Dataset:
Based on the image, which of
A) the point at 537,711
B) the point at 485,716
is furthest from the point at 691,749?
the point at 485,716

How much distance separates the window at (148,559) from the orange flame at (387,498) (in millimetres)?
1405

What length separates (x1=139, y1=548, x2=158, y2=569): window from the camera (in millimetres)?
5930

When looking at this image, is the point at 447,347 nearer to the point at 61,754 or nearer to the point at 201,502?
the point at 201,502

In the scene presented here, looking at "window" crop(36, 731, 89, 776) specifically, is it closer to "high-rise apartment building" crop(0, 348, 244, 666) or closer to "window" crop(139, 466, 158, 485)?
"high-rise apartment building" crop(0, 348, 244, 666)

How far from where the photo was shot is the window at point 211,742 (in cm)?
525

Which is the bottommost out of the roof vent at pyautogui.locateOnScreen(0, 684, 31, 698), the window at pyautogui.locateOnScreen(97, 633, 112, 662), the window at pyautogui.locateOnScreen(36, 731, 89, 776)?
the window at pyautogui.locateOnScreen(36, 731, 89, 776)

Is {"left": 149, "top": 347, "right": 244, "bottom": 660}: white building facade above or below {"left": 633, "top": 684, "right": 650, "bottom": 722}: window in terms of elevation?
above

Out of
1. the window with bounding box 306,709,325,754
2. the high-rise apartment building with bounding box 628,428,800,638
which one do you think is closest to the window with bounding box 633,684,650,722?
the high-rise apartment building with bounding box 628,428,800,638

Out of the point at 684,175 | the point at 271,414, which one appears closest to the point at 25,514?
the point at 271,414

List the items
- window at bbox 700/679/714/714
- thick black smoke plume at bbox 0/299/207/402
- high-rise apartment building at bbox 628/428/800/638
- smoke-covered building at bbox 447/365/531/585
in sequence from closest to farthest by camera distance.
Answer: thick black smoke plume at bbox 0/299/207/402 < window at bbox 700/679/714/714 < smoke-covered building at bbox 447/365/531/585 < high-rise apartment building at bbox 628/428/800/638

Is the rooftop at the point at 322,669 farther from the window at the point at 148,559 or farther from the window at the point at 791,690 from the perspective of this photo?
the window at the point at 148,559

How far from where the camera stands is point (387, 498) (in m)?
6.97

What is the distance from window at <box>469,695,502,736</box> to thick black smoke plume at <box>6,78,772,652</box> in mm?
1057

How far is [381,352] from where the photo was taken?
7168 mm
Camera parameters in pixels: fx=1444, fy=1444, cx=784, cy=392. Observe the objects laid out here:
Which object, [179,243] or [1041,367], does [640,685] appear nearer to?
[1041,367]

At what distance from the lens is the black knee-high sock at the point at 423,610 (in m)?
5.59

Set problem: Rewrite the material starting at the line containing "At what distance" and ending at the end of the material, replacing "lens" with "camera" and leaving everything else unchanged.

Task solution:
At what distance from the camera is the black knee-high sock at the point at 423,610 (in m)?
5.59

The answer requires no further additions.